## Work to be completed
Reproduce each of the following entries word for word, keeping every line unchanged.

— begin Data listing —

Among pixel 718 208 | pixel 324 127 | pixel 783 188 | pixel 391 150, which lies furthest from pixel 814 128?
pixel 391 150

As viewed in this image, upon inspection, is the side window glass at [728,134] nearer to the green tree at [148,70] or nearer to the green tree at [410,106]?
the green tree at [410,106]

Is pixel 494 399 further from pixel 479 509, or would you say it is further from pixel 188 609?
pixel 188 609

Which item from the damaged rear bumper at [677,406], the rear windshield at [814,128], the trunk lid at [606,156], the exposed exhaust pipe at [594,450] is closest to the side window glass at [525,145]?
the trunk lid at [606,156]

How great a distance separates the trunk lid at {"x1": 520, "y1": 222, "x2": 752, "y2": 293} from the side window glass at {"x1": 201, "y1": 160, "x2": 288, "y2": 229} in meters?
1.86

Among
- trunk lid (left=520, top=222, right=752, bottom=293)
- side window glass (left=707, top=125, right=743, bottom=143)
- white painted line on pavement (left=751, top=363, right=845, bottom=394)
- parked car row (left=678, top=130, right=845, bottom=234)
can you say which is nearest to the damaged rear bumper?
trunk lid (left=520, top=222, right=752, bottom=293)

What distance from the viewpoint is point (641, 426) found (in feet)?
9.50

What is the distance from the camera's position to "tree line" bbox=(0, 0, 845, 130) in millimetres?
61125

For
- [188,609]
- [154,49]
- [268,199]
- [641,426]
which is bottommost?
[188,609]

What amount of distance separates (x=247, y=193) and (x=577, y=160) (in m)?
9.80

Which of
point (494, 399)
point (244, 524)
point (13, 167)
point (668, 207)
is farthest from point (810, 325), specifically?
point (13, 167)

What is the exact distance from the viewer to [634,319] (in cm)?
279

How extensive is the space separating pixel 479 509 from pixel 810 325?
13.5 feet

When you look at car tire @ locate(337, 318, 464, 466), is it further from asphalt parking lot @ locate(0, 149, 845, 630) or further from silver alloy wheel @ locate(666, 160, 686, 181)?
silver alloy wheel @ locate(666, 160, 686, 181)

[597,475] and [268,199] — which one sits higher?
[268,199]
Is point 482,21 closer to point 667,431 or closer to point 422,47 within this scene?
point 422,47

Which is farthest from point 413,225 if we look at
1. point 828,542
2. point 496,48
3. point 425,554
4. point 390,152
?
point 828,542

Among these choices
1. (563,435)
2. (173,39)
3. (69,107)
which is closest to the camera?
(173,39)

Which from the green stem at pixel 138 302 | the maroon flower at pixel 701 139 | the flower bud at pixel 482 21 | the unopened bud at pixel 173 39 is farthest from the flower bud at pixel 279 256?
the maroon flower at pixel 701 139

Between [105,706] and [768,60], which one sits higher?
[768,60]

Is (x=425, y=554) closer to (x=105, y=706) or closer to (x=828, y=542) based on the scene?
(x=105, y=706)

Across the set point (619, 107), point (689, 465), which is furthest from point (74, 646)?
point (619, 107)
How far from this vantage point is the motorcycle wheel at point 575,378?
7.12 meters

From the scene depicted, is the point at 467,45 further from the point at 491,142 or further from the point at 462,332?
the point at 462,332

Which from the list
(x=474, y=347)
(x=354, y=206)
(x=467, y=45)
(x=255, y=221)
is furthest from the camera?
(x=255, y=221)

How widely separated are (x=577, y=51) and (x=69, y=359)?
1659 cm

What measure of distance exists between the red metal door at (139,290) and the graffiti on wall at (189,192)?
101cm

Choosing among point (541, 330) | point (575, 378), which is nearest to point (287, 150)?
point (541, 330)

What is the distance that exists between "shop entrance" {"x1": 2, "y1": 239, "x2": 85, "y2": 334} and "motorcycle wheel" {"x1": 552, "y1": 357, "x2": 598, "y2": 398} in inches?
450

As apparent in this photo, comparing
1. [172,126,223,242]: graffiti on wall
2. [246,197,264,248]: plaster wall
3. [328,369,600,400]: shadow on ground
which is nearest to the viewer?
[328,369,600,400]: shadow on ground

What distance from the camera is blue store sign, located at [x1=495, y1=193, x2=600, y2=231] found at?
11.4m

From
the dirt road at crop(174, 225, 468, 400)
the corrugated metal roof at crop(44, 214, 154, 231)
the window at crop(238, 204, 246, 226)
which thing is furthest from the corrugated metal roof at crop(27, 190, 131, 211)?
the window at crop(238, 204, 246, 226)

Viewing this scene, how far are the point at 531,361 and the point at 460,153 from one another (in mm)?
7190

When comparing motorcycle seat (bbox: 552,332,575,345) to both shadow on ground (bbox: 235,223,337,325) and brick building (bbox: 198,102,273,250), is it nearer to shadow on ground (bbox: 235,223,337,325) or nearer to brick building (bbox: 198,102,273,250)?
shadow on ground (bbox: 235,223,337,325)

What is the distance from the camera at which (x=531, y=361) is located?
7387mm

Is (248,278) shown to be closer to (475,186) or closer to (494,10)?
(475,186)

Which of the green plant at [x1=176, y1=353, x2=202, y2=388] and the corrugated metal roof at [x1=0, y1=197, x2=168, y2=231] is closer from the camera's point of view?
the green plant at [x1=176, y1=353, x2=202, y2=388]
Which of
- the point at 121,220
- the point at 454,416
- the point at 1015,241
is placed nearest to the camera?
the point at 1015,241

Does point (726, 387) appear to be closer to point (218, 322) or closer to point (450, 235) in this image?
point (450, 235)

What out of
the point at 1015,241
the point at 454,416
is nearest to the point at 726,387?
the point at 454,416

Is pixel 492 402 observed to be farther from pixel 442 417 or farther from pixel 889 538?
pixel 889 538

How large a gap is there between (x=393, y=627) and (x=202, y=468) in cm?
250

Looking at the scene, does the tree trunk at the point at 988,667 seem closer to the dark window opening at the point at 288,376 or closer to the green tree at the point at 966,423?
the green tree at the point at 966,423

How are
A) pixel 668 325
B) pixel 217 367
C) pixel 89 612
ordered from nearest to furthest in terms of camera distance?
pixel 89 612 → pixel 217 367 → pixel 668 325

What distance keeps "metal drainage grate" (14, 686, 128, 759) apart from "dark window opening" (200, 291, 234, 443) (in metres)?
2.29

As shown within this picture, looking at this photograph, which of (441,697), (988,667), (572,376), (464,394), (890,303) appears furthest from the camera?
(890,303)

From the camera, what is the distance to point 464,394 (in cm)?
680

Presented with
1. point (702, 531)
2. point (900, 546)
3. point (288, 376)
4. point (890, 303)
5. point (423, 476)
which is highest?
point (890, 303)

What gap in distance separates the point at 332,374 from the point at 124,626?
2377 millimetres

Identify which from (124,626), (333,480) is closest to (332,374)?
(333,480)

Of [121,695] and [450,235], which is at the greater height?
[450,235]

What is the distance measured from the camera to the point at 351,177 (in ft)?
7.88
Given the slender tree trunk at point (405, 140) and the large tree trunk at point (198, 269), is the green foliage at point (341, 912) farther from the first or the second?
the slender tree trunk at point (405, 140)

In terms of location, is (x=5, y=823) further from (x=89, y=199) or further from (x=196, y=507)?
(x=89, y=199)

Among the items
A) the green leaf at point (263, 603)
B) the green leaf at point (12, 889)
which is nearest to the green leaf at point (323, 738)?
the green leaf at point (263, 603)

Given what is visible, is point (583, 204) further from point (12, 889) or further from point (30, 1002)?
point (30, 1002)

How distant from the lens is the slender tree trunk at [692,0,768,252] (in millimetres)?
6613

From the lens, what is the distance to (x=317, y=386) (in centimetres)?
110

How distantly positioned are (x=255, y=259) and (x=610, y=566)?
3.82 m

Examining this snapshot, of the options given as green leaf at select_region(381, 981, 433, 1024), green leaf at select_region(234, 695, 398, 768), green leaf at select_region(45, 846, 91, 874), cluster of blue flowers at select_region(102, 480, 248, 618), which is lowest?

— end Data listing —

## Task output
Among pixel 718 208 | pixel 324 127 | pixel 783 188 | pixel 391 150, which lies furthest from pixel 814 128?
pixel 391 150

As viewed in this image, upon inspection, is the side window glass at [728,134] nearer to the green tree at [148,70] or nearer to the green tree at [410,106]?
the green tree at [410,106]

Is pixel 494 399 further from pixel 479 509, or would you say it is further from pixel 188 609?
pixel 188 609

Which item from the damaged rear bumper at [677,406], the rear windshield at [814,128], the trunk lid at [606,156], the exposed exhaust pipe at [594,450] is closest to the side window glass at [525,145]?
the trunk lid at [606,156]

How great a distance separates the trunk lid at {"x1": 520, "y1": 222, "x2": 752, "y2": 293} from the side window glass at {"x1": 201, "y1": 160, "x2": 288, "y2": 229} in meters?
1.86

Among
- trunk lid (left=520, top=222, right=752, bottom=293)
- side window glass (left=707, top=125, right=743, bottom=143)
- white painted line on pavement (left=751, top=363, right=845, bottom=394)
- parked car row (left=678, top=130, right=845, bottom=234)
can you say which is nearest to the damaged rear bumper?
trunk lid (left=520, top=222, right=752, bottom=293)

What distance from the viewpoint is point (641, 426) found (in feet)?
9.50

What is the distance from the camera's position to "tree line" bbox=(0, 0, 845, 130) in millimetres?
61125

For
- [188,609]
- [154,49]
- [268,199]
- [641,426]
which is bottommost?
[188,609]

What amount of distance separates (x=247, y=193) and (x=577, y=160) (in m)?
9.80

Which of
point (494, 399)
point (244, 524)
point (13, 167)
point (668, 207)
is farthest from point (810, 325), specifically?
point (13, 167)

What is the exact distance from the viewer to [634,319] (in cm)?
279

How extensive is the space separating pixel 479 509 from pixel 810 325?
13.5 feet

When you look at car tire @ locate(337, 318, 464, 466), is it further from asphalt parking lot @ locate(0, 149, 845, 630) or further from silver alloy wheel @ locate(666, 160, 686, 181)?
silver alloy wheel @ locate(666, 160, 686, 181)

[597,475] and [268,199] — which one sits higher?
[268,199]
Is point 482,21 closer to point 667,431 or closer to point 422,47 within this scene?
point 422,47

Which is farthest from point 413,225 if we look at
1. point 828,542
2. point 496,48
3. point 425,554
4. point 390,152
?
point 828,542

Among these choices
1. (563,435)
2. (173,39)
3. (69,107)
which is closest to the camera?
(173,39)

Which from the green stem at pixel 138 302 | the maroon flower at pixel 701 139 | the flower bud at pixel 482 21 | the unopened bud at pixel 173 39 is farthest from the flower bud at pixel 279 256?
the maroon flower at pixel 701 139

Between [105,706] and [768,60], which one sits higher?
[768,60]

Is (x=425, y=554) closer to (x=105, y=706) or closer to (x=828, y=542) based on the scene?
(x=105, y=706)

Across the set point (619, 107), point (689, 465), which is furthest from point (74, 646)?
point (619, 107)
How far from this vantage point is the motorcycle wheel at point 575,378?
7.12 meters

From the scene depicted, is the point at 467,45 further from the point at 491,142 or further from the point at 462,332?
the point at 462,332

Which from the list
(x=474, y=347)
(x=354, y=206)
(x=467, y=45)
(x=255, y=221)
is furthest from the camera?
(x=255, y=221)

How widely separated are (x=577, y=51) and (x=69, y=359)?
1659 cm

What measure of distance exists between the red metal door at (139,290) and the graffiti on wall at (189,192)?
101cm

Choosing among point (541, 330) | point (575, 378), which is nearest to point (287, 150)?
point (541, 330)

What is the distance that exists between "shop entrance" {"x1": 2, "y1": 239, "x2": 85, "y2": 334} and "motorcycle wheel" {"x1": 552, "y1": 357, "x2": 598, "y2": 398} in inches?
450

As apparent in this photo, comparing
1. [172,126,223,242]: graffiti on wall
2. [246,197,264,248]: plaster wall
3. [328,369,600,400]: shadow on ground
which is nearest to the viewer?
[328,369,600,400]: shadow on ground

What distance from the camera is blue store sign, located at [x1=495, y1=193, x2=600, y2=231] found at?
11.4m

From
the dirt road at crop(174, 225, 468, 400)
the corrugated metal roof at crop(44, 214, 154, 231)
the window at crop(238, 204, 246, 226)
which thing is furthest from the corrugated metal roof at crop(27, 190, 131, 211)?
the window at crop(238, 204, 246, 226)

Viewing this scene, how far are the point at 531,361 and the point at 460,153 from one another (in mm)?
7190

When comparing motorcycle seat (bbox: 552,332,575,345) to both shadow on ground (bbox: 235,223,337,325) and brick building (bbox: 198,102,273,250), is it nearer to shadow on ground (bbox: 235,223,337,325) or nearer to brick building (bbox: 198,102,273,250)?
shadow on ground (bbox: 235,223,337,325)

What is the distance from the camera at which (x=531, y=361) is located?
7387mm

Is (248,278) shown to be closer to (475,186) or closer to (494,10)?
(475,186)

Which of the green plant at [x1=176, y1=353, x2=202, y2=388] and the corrugated metal roof at [x1=0, y1=197, x2=168, y2=231] is closer from the camera's point of view?
the green plant at [x1=176, y1=353, x2=202, y2=388]
Which of
- the point at 121,220
- the point at 454,416
- the point at 1015,241
is placed nearest to the camera?
the point at 1015,241

Does point (726, 387) appear to be closer to point (218, 322) or closer to point (450, 235) in this image?
point (450, 235)

What out of
the point at 1015,241
the point at 454,416
is nearest to the point at 726,387?
the point at 454,416

Is pixel 492 402 observed to be farther from pixel 442 417 or farther from pixel 889 538?
pixel 889 538

How large a gap is there between (x=393, y=627) and (x=202, y=468) in cm?
250

Looking at the scene, does the tree trunk at the point at 988,667 seem closer to the dark window opening at the point at 288,376 or closer to the green tree at the point at 966,423?
the green tree at the point at 966,423

How are
A) pixel 668 325
B) pixel 217 367
C) pixel 89 612
ordered from nearest to furthest in terms of camera distance?
pixel 89 612 → pixel 217 367 → pixel 668 325

What distance keeps "metal drainage grate" (14, 686, 128, 759) apart from "dark window opening" (200, 291, 234, 443) (in metres)?
2.29

As shown within this picture, looking at this photograph, which of (441,697), (988,667), (572,376), (464,394), (890,303) appears furthest from the camera?
(890,303)

From the camera, what is the distance to point 464,394 (in cm)?
680

Presented with
1. point (702, 531)
2. point (900, 546)
3. point (288, 376)
4. point (890, 303)
5. point (423, 476)
which is highest?
point (890, 303)

What gap in distance separates the point at 332,374 from the point at 124,626?
2377 millimetres

Identify which from (124,626), (333,480) is closest to (332,374)?
(333,480)

Of [121,695] and [450,235], which is at the greater height?
[450,235]

What is the distance measured from the camera to the point at 351,177 (in ft)?
7.88
Given the slender tree trunk at point (405, 140) and the large tree trunk at point (198, 269), is the green foliage at point (341, 912) farther from the first or the second?
the slender tree trunk at point (405, 140)

In terms of location, is (x=5, y=823) further from (x=89, y=199) or further from (x=196, y=507)?
(x=89, y=199)

Among the items
A) the green leaf at point (263, 603)
B) the green leaf at point (12, 889)
which is nearest to the green leaf at point (323, 738)?
the green leaf at point (263, 603)

Given what is visible, is point (583, 204) further from point (12, 889) or further from point (30, 1002)?
point (30, 1002)

How distant from the lens is the slender tree trunk at [692,0,768,252] (in millimetres)?
6613

From the lens, what is the distance to (x=317, y=386) (in centimetres)?
110

How distantly positioned are (x=255, y=259) and (x=610, y=566)?
3.82 m

Examining this snapshot, of the options given as green leaf at select_region(381, 981, 433, 1024), green leaf at select_region(234, 695, 398, 768), green leaf at select_region(45, 846, 91, 874), cluster of blue flowers at select_region(102, 480, 248, 618), which is lowest?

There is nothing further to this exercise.